BEGIN Records for the task
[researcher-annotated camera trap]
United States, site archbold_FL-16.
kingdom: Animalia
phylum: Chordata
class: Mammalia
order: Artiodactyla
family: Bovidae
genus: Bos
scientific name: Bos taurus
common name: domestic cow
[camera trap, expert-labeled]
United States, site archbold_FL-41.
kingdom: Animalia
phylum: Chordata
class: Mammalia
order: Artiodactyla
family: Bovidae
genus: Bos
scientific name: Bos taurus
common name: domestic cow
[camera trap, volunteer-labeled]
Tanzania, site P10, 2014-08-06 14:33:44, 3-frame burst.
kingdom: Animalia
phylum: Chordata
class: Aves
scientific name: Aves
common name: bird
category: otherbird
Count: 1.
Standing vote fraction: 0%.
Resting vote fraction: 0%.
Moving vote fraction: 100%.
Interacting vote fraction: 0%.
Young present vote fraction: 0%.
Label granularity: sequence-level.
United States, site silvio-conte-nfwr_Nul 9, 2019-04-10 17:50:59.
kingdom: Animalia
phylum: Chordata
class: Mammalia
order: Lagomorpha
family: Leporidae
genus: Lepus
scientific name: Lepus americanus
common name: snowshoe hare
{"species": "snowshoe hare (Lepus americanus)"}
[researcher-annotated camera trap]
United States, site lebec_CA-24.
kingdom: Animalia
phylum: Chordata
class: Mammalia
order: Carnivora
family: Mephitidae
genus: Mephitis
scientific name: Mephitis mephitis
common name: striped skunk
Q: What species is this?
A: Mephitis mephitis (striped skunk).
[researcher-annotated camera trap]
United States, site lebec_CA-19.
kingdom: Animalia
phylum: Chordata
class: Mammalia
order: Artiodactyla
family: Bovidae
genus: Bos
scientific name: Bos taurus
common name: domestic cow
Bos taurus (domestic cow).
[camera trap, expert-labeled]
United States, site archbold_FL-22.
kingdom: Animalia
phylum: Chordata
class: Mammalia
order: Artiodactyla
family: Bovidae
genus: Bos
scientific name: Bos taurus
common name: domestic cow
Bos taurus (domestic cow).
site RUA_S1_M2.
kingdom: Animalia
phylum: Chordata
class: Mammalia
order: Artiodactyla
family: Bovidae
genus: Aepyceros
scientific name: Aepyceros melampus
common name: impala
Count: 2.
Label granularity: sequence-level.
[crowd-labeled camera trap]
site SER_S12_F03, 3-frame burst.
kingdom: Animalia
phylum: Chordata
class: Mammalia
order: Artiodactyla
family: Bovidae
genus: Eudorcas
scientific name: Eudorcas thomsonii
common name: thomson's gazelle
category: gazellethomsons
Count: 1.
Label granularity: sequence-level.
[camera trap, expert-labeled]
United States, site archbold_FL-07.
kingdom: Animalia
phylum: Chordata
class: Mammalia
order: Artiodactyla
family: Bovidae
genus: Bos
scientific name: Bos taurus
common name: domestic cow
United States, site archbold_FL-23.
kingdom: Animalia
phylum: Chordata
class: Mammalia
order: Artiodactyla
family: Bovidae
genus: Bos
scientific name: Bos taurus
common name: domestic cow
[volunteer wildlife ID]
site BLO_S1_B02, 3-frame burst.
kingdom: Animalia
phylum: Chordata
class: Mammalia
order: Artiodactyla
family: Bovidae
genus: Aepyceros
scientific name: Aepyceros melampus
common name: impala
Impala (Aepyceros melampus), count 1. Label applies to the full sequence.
END Records for the task
[Your assignment]:
With nothing added or dropped, retype the listing above.

[Reply]:
[researcher-annotated camera trap]
United States, site archbold_FL-16.
kingdom: Animalia
phylum: Chordata
class: Mammalia
order: Artiodactyla
family: Bovidae
genus: Bos
scientific name: Bos taurus
common name: domestic cow
[camera trap, expert-labeled]
United States, site archbold_FL-41.
kingdom: Animalia
phylum: Chordata
class: Mammalia
order: Artiodactyla
family: Bovidae
genus: Bos
scientific name: Bos taurus
common name: domestic cow
[camera trap, volunteer-labeled]
Tanzania, site P10, 2014-08-06 14:33:44, 3-frame burst.
kingdom: Animalia
phylum: Chordata
class: Aves
scientific name: Aves
common name: bird
category: otherbird
Count: 1.
Standing vote fraction: 0%.
Resting vote fraction: 0%.
Moving vote fraction: 100%.
Interacting vote fraction: 0%.
Young present vote fraction: 0%.
Label granularity: sequence-level.
United States, site silvio-conte-nfwr_Nul 9, 2019-04-10 17:50:59.
kingdom: Animalia
phylum: Chordata
class: Mammalia
order: Lagomorpha
family: Leporidae
genus: Lepus
scientific name: Lepus americanus
common name: snowshoe hare
{"species": "snowshoe hare (Lepus americanus)"}
[researcher-annotated camera trap]
United States, site lebec_CA-24.
kingdom: Animalia
phylum: Chordata
class: Mammalia
order: Carnivora
family: Mephitidae
genus: Mephitis
scientific name: Mephitis mephitis
common name: striped skunk
Q: What species is this?
A: Mephitis mephitis (striped skunk).
[researcher-annotated camera trap]
United States, site lebec_CA-19.
kingdom: Animalia
phylum: Chordata
class: Mammalia
order: Artiodactyla
family: Bovidae
genus: Bos
scientific name: Bos taurus
common name: domestic cow
Bos taurus (domestic cow).
[camera trap, expert-labeled]
United States, site archbold_FL-22.
kingdom: Animalia
phylum: Chordata
class: Mammalia
order: Artiodactyla
family: Bovidae
genus: Bos
scientific name: Bos taurus
common name: domestic cow
Bos taurus (domestic cow).
site RUA_S1_M2.
kingdom: Animalia
phylum: Chordata
class: Mammalia
order: Artiodactyla
family: Bovidae
genus: Aepyceros
scientific name: Aepyceros melampus
common name: impala
Count: 2.
Label granularity: sequence-level.
[crowd-labeled camera trap]
site SER_S12_F03, 3-frame burst.
kingdom: Animalia
phylum: Chordata
class: Mammalia
order: Artiodactyla
family: Bovidae
genus: Eudorcas
scientific name: Eudorcas thomsonii
common name: thomson's gazelle
category: gazellethomsons
Count: 1.
Label granularity: sequence-level.
[camera trap, expert-labeled]
United States, site archbold_FL-07.
kingdom: Animalia
phylum: Chordata
class: Mammalia
order: Artiodactyla
family: Bovidae
genus: Bos
scientific name: Bos taurus
common name: domestic cow
United States, site archbold_FL-23.
kingdom: Animalia
phylum: Chordata
class: Mammalia
order: Artiodactyla
family: Bovidae
genus: Bos
scientific name: Bos taurus
common name: domestic cow
[volunteer wildlife ID]
site BLO_S1_B02, 3-frame burst.
kingdom: Animalia
phylum: Chordata
class: Mammalia
order: Artiodactyla
family: Bovidae
genus: Aepyceros
scientific name: Aepyceros melampus
common name: impala
Impala (Aepyceros melampus), count 1. Label applies to the full sequence.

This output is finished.